- [EXERCISE PROMPT]:
Turn the records into a two-column CSV with the headers text and answer, one row per record, putting each in its own quoted field and changing line breaks to spaces. Include only the records starting with the line that contains "From what this" and going on through the end of the records, and leave out the pictures.

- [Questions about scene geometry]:
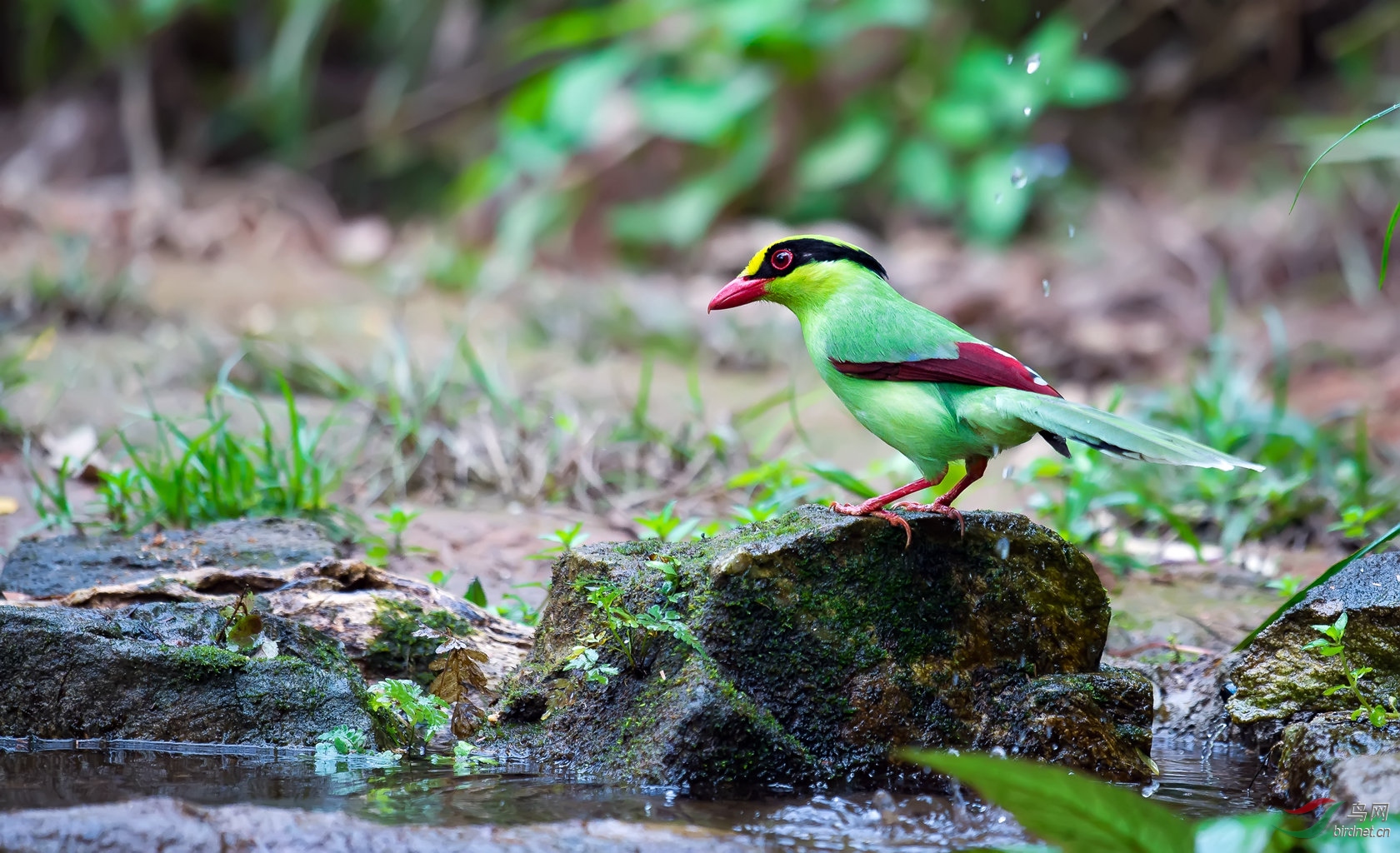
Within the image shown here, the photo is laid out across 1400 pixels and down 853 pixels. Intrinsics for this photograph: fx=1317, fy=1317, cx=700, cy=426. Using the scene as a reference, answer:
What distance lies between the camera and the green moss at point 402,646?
3.22 meters

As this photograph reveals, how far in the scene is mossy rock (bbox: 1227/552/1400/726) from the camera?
289 centimetres

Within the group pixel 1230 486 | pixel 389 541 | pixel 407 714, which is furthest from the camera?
pixel 1230 486

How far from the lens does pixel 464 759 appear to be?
278cm

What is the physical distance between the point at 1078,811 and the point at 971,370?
1.09m

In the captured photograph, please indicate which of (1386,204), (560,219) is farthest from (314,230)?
(1386,204)

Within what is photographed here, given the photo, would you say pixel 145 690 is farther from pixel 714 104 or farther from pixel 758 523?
pixel 714 104

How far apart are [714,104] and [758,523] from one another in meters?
7.16

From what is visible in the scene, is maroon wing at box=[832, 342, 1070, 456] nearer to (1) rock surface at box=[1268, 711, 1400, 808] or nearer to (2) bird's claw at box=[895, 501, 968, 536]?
(2) bird's claw at box=[895, 501, 968, 536]

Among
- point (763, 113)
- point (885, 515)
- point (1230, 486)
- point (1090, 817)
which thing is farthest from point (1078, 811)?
point (763, 113)

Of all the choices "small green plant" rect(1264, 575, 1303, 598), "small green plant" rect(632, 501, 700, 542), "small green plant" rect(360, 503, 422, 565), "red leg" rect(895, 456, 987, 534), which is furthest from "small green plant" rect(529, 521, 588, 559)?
"small green plant" rect(1264, 575, 1303, 598)

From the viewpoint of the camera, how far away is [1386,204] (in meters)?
8.80

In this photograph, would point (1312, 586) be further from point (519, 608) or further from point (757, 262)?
point (519, 608)

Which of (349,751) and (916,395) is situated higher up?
(916,395)

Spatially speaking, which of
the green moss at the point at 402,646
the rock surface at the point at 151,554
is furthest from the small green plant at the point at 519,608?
the rock surface at the point at 151,554
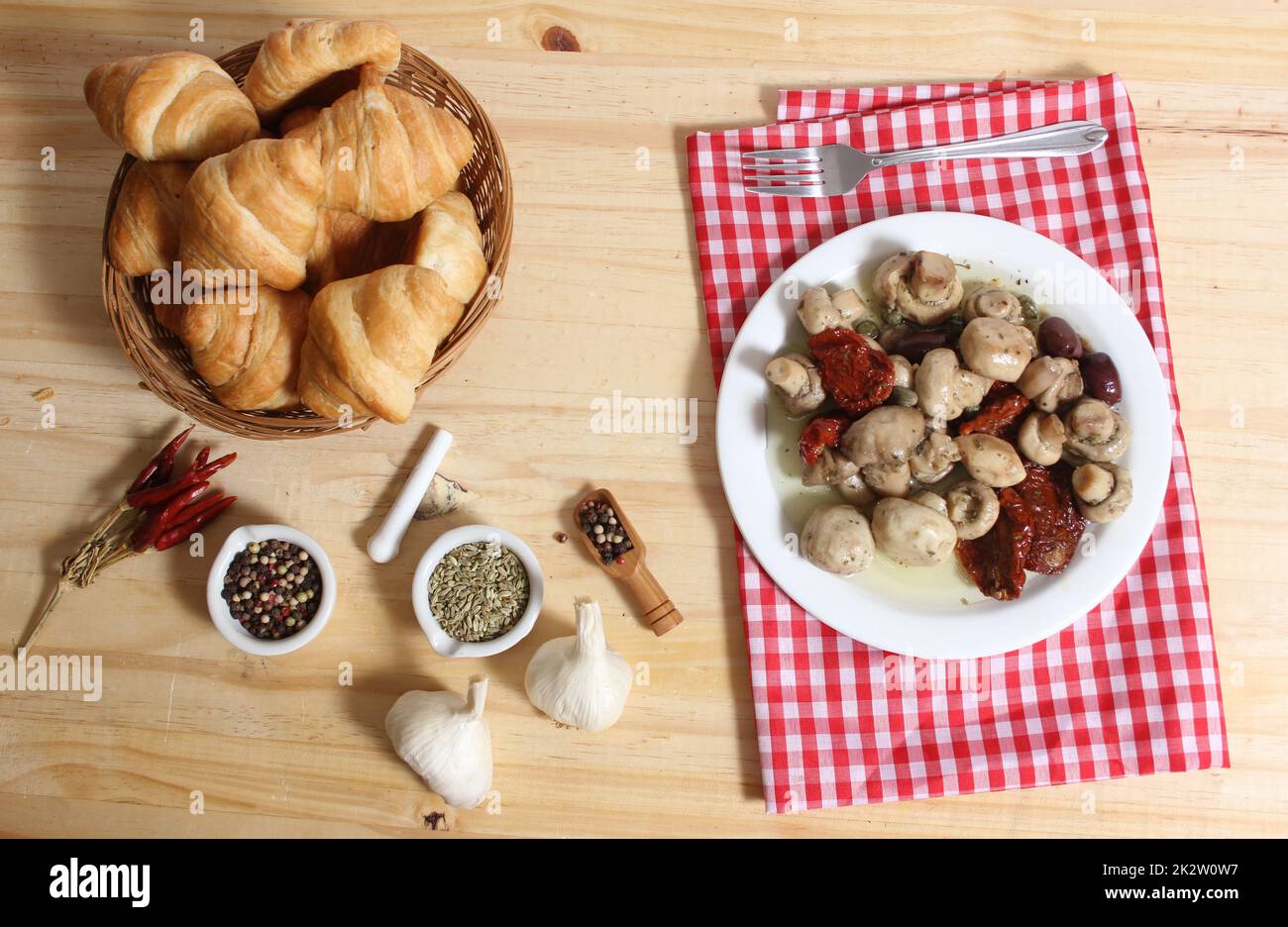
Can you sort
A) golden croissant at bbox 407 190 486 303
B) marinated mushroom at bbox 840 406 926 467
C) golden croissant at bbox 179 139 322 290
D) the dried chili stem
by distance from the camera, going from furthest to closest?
the dried chili stem
marinated mushroom at bbox 840 406 926 467
golden croissant at bbox 407 190 486 303
golden croissant at bbox 179 139 322 290

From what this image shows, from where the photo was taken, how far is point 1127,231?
1848 mm

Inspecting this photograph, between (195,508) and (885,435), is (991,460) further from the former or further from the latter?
(195,508)

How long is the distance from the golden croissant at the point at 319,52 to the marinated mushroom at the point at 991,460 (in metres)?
1.24

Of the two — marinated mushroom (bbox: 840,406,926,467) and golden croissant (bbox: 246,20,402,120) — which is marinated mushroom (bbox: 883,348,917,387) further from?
golden croissant (bbox: 246,20,402,120)

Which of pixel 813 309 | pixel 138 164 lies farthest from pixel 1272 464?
pixel 138 164

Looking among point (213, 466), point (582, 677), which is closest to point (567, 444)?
point (582, 677)

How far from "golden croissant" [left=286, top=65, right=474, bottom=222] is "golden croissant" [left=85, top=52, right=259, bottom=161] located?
0.10 m

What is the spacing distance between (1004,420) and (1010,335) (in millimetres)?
163

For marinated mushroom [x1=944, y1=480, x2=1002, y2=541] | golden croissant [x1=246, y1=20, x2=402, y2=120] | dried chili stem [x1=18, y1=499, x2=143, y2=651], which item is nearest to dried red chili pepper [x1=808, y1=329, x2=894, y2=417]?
marinated mushroom [x1=944, y1=480, x2=1002, y2=541]

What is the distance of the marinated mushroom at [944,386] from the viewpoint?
1632mm

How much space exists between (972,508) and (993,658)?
0.35 m

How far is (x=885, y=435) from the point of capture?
1594mm

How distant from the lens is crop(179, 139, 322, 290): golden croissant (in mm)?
1367

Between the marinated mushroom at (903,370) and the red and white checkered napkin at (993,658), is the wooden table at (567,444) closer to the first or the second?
the red and white checkered napkin at (993,658)
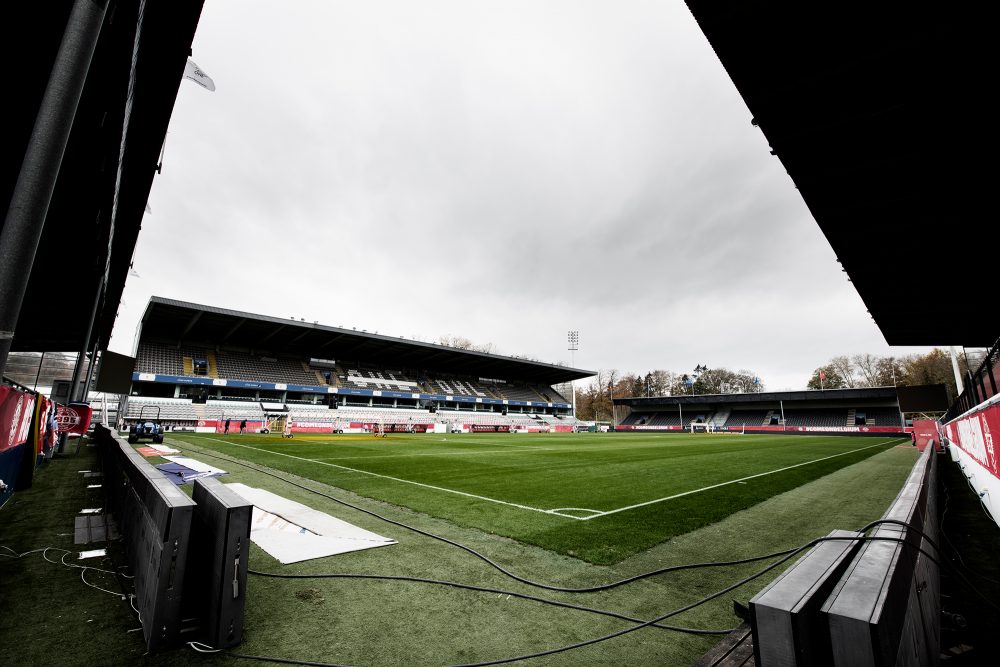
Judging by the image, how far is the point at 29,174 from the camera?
124 inches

- [PROBLEM SOLUTION]:
text,answer
"From what this image shows, from where the photo was taken, how far is point 1127,231?","1848 mm"
"Inspecting this photograph, between (195,508) and (885,435), is (991,460) further from the former or further from the latter?","(195,508)"
"How long is the distance from the golden croissant at the point at 319,52 to the marinated mushroom at the point at 991,460 (in metres)?","1.24"
"Of the two — marinated mushroom (bbox: 840,406,926,467) and golden croissant (bbox: 246,20,402,120) — which is marinated mushroom (bbox: 883,348,917,387) further from?","golden croissant (bbox: 246,20,402,120)"
"Which of pixel 813 309 | pixel 138 164 lies farthest from pixel 1272 464?","pixel 138 164"
"Looking among point (213, 466), point (582, 677), which is closest to point (567, 444)?","point (582, 677)"
"How far from ""golden croissant"" [left=286, top=65, right=474, bottom=222] is ""golden croissant"" [left=85, top=52, right=259, bottom=161] located?","0.10 m"
"What is the spacing distance between (1004,420) and (1010,335) (in millimetres)?","163"
"For marinated mushroom [x1=944, y1=480, x2=1002, y2=541] | golden croissant [x1=246, y1=20, x2=402, y2=120] | dried chili stem [x1=18, y1=499, x2=143, y2=651], which item is nearest to dried red chili pepper [x1=808, y1=329, x2=894, y2=417]?","marinated mushroom [x1=944, y1=480, x2=1002, y2=541]"
"What is the distance of the marinated mushroom at [944,386] from the viewpoint?","1632mm"
"How much space exists between (972,508) and (993,658)?","0.35 m"
"How far is (x=885, y=435) from the point of capture?","1594mm"
"How distant from the lens is crop(179, 139, 322, 290): golden croissant (in mm)?","1367"
"Between the marinated mushroom at (903,370) and the red and white checkered napkin at (993,658), is the wooden table at (567,444) closer to the first or the second?","the red and white checkered napkin at (993,658)"
"Judging by the image, how far is the point at 29,174 from the camera?","124 inches"